I die a lot when I play video games. It’s often my “shelf point” for a game. If I find myself dying at the same point over and over, I’ll get frustrated and switch to a different game. Because of this, the number of games that I have actually played through to the end is actually quite small, especially compared to the number of games I’ve played through the past forty years.
I used to be afraid of dying in video games. Dying meant I had failed, and failing meant I wasn’t any good at video games, which was heart-breaking, because I loved video games, and wanted to be playing them. Dying meant that I wasn’t good enough or smart enough to figure out the puzzle or to hit the buttons in the right order with the right timing. And I can take the not having enough coordination to hit the buttons correctly; I have trouble navigating door frames without bumping the sides.
I have a fear of failure. I don’t like not being good at something right away, and while I can recognize that it’s important to work at something to become good at it, that doesn’t mean that it has to agree with me. Failure in video games comes in the form of dying. If you die, you fail. Fortunately, in video games, you get to try again, but that still doesn’t erase the feeling of failure.
And that sense of failure, of worthlessness, spreads outward to everything else as well. Or maybe it comes from within, maybe it’s just tied to the deepest core, and colors everything. Pretty soon every little setback feels like failure, feels like you’re letting yourself down, and you should have known better. You shouldn’t even try if you’re going to fail, right? Just opening yourself up to confirming your negative feelings.

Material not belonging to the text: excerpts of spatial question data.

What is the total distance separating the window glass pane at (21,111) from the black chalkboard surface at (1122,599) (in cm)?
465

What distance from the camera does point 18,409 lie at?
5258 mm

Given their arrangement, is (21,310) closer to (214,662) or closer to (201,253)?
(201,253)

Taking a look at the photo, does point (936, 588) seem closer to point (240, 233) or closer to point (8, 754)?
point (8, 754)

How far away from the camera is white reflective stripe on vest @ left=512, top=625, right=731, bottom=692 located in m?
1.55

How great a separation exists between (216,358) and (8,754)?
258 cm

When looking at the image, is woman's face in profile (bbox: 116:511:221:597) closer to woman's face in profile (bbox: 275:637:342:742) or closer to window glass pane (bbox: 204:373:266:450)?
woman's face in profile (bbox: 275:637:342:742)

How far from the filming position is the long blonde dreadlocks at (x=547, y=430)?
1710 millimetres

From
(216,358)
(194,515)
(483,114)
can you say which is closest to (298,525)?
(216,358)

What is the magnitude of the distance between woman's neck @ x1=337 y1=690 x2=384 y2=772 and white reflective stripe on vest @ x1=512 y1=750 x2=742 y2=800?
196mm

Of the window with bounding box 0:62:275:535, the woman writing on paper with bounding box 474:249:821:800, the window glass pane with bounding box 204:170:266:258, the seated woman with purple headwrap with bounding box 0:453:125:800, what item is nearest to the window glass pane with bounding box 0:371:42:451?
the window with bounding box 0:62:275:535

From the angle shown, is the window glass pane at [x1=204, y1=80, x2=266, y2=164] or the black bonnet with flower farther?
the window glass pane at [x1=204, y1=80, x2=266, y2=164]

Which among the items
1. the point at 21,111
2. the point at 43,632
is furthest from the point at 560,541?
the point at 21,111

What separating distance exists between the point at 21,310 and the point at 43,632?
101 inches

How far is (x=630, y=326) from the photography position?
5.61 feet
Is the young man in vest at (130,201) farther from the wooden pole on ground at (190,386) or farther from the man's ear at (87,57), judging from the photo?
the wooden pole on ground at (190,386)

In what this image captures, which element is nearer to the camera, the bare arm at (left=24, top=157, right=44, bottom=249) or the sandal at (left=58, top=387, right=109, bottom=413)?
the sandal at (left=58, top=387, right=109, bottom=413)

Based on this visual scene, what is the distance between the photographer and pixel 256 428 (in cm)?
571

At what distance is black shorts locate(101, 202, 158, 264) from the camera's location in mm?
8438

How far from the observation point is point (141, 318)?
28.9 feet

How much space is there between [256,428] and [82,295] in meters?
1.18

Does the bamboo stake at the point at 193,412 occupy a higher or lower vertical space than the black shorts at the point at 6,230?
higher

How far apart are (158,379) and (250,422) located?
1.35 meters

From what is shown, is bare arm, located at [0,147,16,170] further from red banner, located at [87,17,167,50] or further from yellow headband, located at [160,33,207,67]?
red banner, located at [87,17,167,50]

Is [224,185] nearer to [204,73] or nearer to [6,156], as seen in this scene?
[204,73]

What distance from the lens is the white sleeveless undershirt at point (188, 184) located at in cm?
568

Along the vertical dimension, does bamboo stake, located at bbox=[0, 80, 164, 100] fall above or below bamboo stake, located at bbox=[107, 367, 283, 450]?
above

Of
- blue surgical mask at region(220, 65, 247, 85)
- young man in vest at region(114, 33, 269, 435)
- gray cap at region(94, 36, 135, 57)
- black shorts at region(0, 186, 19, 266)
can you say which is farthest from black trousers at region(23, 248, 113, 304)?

But this is all in my head, and I don’t have to listen to myself. I can change the story. I don’t have to be a failure. I’m not worthless. I’m not, after a long time of being the opposite, I’m not unhappy with myself, with who I am. I’m actually pretty happy, happy with me, with my life, my family, my house, my job, my hobbies, but most importantly, I’m happy with me.
And dying isn’t failing. Or really, failing isn’t dying. Failing isn’t the end, and it isn’t a judgement. It’s simply a state, a binary, either you succeeded or you didn’t.
And this extends outwards as well. If you can’t accept the possibility of failure, you will never succeed. If you can’t embrace the fact that you will die then how are you going to to get down to the business of living.
So Mario keeps jumping, keeps missing the jump and plummeting into the gap. But he gets back up, dusts himself off, tries again. Focusing on the fall is missing the point, or rather missing the fun of playing the game. In the end, the dying is unbearably light.